A VETERAN who suffers with Post-traumatic stress disorder (PTSD) is calling for a stricter regulation on the sales of fireworks.

Like many ex-servicemen, Thomas Houston, who lives in Butts Bridge, compares fireworks going off to explosions he faced in active duty.

The 41-year-old served as a lance corporal on tours in Northern Ireland in the 1990s before going to Iraq in seven months in 2003.

Dad-of-one Thomas said: “I find it really hard this time of year.

"On Bonfire night, some neighbours set some off and I covered myself up with pillows from 5.15pm so I could not hear all the banging.

"It has a massive impact on my family and I feel sorry for my daughter because I can't take her to see any shows.

"The smell after they go off reminds me of burning flesh from when I was in the army.

"It takes me back to memories I have such as one occasion in Iraq when an RPG (rocket-propelled grenade) was fired at us and two people were killed.

"When there are organised displays I can prepare for them and put ear defenders on but fireworks are freely available to anyone now.

"I am hoping the law will change about that."

Thomas says he had to leave his job as a bus driver in April, which he had for six years, because of the effect his PTSD was having on him.

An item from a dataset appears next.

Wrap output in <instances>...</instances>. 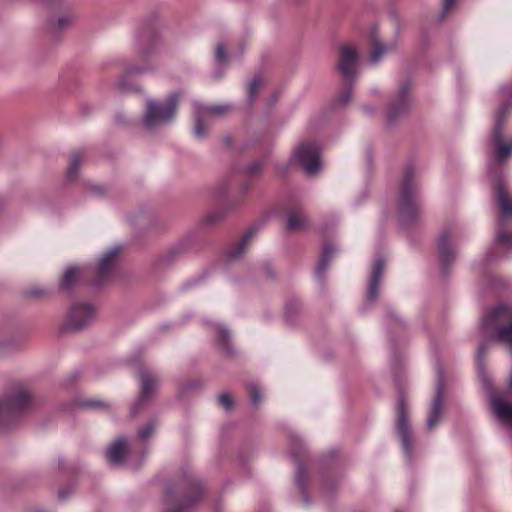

With the help of veterans charity Shoulder to Soldier, he managed to find employment at Bents Garden and Home in September.

He also works at the site of the charity's award-winning allotment project which is based at Bents.

Thomas added: "Last year the charity paid for me, my partner Michelle and our daughter to go away to a quiet cottage in Yorkshire for a few days while Bonfire Night was on.

"It is always nice to mix with the veterans who are involved with the charity too. The founder Linda Fisher has done a lot of work for me."

A petition asking for fireworks not to be sold to the public, and that they should only be used at licensed venues at displays, has attracted more than 220,000 signatures.